One study in particular closely examined the courts’ response to racial harassment. Chew and her collaborator, Robert Kelley, a professor and researcher from Carnegie Mellon University’s Tepper School of Business, studied cases going back 20 years. They wanted to know what happened to race-based harassment claims in court, especially when plaintiffs of color encountered a judicial system that is overwhelmingly White. Chew saw this study as a classic example of cultures in conflict.

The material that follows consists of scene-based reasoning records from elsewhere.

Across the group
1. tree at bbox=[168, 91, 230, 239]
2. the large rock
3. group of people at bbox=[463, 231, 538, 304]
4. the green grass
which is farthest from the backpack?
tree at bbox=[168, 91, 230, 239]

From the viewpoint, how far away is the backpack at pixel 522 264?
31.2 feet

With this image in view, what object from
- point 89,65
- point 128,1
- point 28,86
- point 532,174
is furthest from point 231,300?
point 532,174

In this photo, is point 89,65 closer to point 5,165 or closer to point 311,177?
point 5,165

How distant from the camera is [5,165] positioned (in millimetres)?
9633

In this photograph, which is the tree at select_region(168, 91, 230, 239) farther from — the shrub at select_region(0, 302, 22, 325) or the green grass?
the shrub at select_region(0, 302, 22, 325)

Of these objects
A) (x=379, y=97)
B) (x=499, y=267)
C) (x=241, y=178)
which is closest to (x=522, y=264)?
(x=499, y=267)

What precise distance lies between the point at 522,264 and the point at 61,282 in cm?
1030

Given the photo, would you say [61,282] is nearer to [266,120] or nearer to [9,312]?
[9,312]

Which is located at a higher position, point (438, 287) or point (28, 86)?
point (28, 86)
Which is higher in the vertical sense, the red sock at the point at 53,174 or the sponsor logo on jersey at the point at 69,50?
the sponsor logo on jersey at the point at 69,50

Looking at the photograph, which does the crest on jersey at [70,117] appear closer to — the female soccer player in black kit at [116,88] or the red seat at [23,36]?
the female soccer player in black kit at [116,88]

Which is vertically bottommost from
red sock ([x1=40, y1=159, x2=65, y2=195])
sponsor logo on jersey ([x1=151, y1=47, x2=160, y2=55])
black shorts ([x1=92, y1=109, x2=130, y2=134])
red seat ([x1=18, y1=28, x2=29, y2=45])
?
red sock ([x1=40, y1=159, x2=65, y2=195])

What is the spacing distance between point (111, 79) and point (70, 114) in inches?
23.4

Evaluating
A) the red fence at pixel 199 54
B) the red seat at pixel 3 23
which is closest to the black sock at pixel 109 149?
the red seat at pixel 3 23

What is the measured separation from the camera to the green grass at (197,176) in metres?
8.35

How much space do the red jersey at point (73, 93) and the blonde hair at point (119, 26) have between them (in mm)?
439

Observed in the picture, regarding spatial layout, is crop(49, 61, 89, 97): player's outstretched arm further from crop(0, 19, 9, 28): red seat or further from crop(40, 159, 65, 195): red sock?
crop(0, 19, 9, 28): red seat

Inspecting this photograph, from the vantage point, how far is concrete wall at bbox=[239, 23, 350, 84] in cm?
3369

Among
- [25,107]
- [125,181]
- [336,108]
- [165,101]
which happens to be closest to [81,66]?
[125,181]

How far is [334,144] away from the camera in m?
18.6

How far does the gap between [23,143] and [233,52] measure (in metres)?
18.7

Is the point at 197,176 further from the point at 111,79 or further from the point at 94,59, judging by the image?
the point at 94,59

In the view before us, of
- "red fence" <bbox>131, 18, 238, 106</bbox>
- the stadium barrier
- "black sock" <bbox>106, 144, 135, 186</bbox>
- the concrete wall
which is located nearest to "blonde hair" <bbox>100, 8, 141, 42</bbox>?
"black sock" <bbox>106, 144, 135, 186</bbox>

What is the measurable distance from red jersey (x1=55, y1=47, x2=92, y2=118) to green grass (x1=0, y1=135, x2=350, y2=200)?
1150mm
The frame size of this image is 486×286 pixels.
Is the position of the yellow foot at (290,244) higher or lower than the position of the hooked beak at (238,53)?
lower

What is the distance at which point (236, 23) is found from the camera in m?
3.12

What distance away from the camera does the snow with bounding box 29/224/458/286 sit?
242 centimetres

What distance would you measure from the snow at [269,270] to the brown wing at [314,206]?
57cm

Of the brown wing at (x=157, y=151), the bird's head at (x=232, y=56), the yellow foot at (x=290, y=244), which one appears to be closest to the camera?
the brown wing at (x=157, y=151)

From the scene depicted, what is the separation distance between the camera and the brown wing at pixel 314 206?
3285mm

A stream of published articles flowed from this research, including “The Myth of the Color-Blind Judge: An Empirical Analysis of Racial Harassment Cases.” The study, published in 2009 in the Washington University Law Review, found a stark difference between the rulings of Black judges and their White counterparts. Black plaintiffs in workplace racial discrimination complaints lost their cases 79 percent of the time if the judges were White and only 54 percent of the time if the judges were Black.
Chew’s findings and interpretations looked at many characteristics of the judges. Age, education, and gender didn’t appear to make a difference. The judge’s political affiliation did—but that difference was independent of the judge’s race. These findings challenge a notion that many citizens accept as truth: judges are totally objective, rational, and blind to factors like race.
What Chew’s study revealed is that race matters; it influences the outcome of judicial cases. “White judges as a group are more likely than their African American counterparts to rule in favor of employers. African American judges as a group are more likely to believe that employees have credible grievances of racial harassment,” says Chew.
She posits that a judge’s background makes a difference, and the rulings are not just mechanical. Is there a human factor, an implicit bias? Her study doesn’t suggest that judges are ill-intentioned. Rather, they are all socialized differently. This socialization influences court decisions, and those decisions reverberate in America’s workspaces.
The study sparked widespread media attention. Chew was invited to speak before judges’ groups all over the country. Professional associations called, eager to know more about the myth of color-blind judges.
Her journey—begun long ago in a Texas border town—has taught her that people indeed respond to race, gender, ethnicity, and all kinds of other human characteristics. And, although those responses are not necessarily mean-spirited or malevolent, they do exist—intentionally or not, consciously or not. In a society full of differences, Chew has learned that we all slip into circumstances—likely without thinking—that cause us to view some groups of people as more limited, less competent, and sometimes simply invisible. The conversation on fairness in the workplace is one of the interlocking interests and issues that connect Chew with the landmark Rogers vs. EEOC case, when a Latino worker complained about practices that made her uncomfortable on the job. Then, as now, the larger question is how, in a multicultural society, do we forge justice for all?
Pitt Law’s Pat Chew is still asking.